Question

At NTP, density of a gas is $0.00045\,g/mL$ . The vapour density and molecular weight will be:

Answer 1

To solve this, we will use the ideal gas equation at NTP conditions, and then we will calculate the molecular weight from the formula. Later, that value will be used to calculate the value of the vapour density of the gas.

Formula Used:
Ideal gas law is represented by;
$PV = nRT$
Where, $P =$ Pressure of the gas, $T =$ Temperature of the gas
$V =$ The volume of the gas, $n =$ No. of moles of gas and $R = 0.082$ (Gas Constant)
$Vapour\,Density = \dfrac{{Weight\,of\,given\,gas}}{{Weight\,of\,{H_2}}}$
$density(d) = \dfrac{{mass(M)}}{{volume(V)}}$ or $volume(V) = \dfrac{{mass(M)}}{{density(d)}}.....(a)$ .

Complete Step-by-step Solution
Given, Density of gas $= 0.00045\,g/mL = 0.45g/L$
AT NTP condition, $P = 1\,atm$ , $V = 1\,L$ , $R = 0.082$ and $T = 273\,K$
Now we will use the ideal gas equation to find out the weight of $1$ mole of gas at the given conditions.
By ideal gas relation we have, $PV = nRT.....(b)$
Now, we will put the value of volume from (a) in (b)
$\therefore \,\,\,\,\,\,\,P\dfrac{M}{d} = nRT$
$\Rightarrow M = \dfrac{{dRT}}{P}......(i)$ (At NTP, $n = 1$ )
Now, putting the values of P, V, R, and T in (i), we get;
$\Rightarrow M = \dfrac{{0.082 \times 0.45 \times 273}}{1} = 10.07$
The weight of the gas is $10g$ .
Now, we will calculate the vapour density of the gas. The Vapour density is given as;
$Vapour\,Density = \dfrac{{Weight\,of\,given\,gas}}{{Weight\,of\,{H_2}}}$
$Vapour\,Density = \dfrac{{10}}{2} = 5$
Hence, The vapour density is $5$ .

* [RECORD SET]
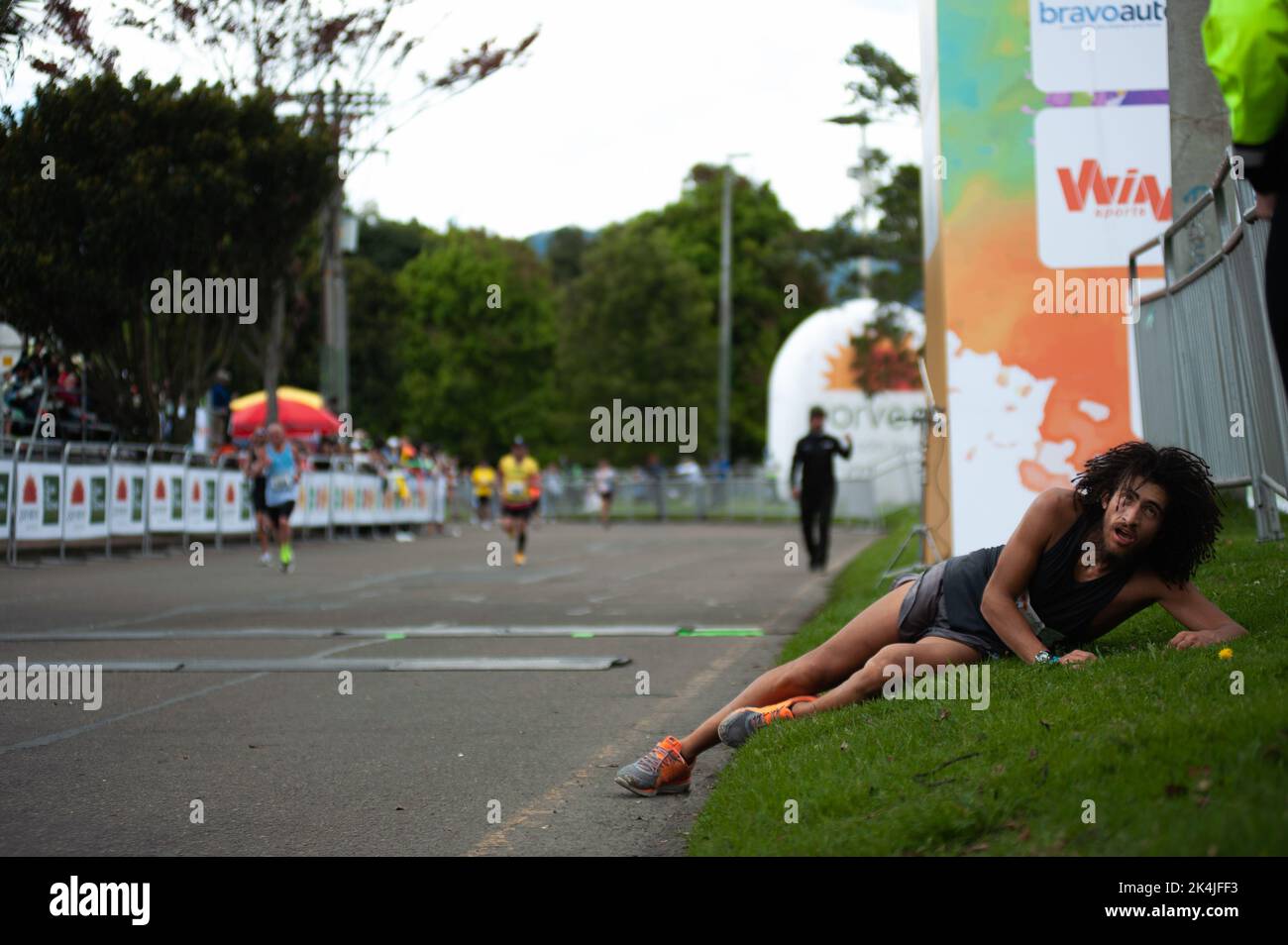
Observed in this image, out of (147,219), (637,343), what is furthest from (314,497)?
(637,343)

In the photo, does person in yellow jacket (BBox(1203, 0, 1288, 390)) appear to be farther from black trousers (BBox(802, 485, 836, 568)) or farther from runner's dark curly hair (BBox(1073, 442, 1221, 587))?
black trousers (BBox(802, 485, 836, 568))

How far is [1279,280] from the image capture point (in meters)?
3.81

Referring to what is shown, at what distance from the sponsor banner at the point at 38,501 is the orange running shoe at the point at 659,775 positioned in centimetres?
1564

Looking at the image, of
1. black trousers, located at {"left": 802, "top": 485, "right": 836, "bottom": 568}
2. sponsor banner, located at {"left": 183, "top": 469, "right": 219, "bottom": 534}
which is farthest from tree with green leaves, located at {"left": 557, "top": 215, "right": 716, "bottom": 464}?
black trousers, located at {"left": 802, "top": 485, "right": 836, "bottom": 568}

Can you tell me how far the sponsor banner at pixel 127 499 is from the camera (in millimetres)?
22672

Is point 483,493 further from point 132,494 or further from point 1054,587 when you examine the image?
point 1054,587

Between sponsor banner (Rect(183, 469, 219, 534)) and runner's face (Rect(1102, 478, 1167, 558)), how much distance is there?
2112 centimetres

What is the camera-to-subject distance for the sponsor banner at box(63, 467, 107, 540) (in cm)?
2120

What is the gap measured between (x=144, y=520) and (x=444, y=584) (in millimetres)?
7712

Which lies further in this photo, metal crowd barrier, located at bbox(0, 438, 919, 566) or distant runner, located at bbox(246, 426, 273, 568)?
distant runner, located at bbox(246, 426, 273, 568)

* [WRITTEN REQUEST]
Could you reproduce the passage of the gas density solution verbatim, starting at "Now, putting the" and ending at "density is $5$ ."? The data plays no role in this task.

* [ANSWER TO THIS TASK]
Now, putting the values of P, V, R, and T in (i), we get;
$\Rightarrow M = \dfrac{{0.082 \times 0.45 \times 273}}{1} = 10.07$
The weight of the gas is $10g$ .
Now, we will calculate the vapour density of the gas. The Vapour density is given as;
$Vapour\,Density = \dfrac{{Weight\,of\,given\,gas}}{{Weight\,of\,{H_2}}}$
$Vapour\,Density = \dfrac{{10}}{2} = 5$
Hence, The vapour density is $5$ .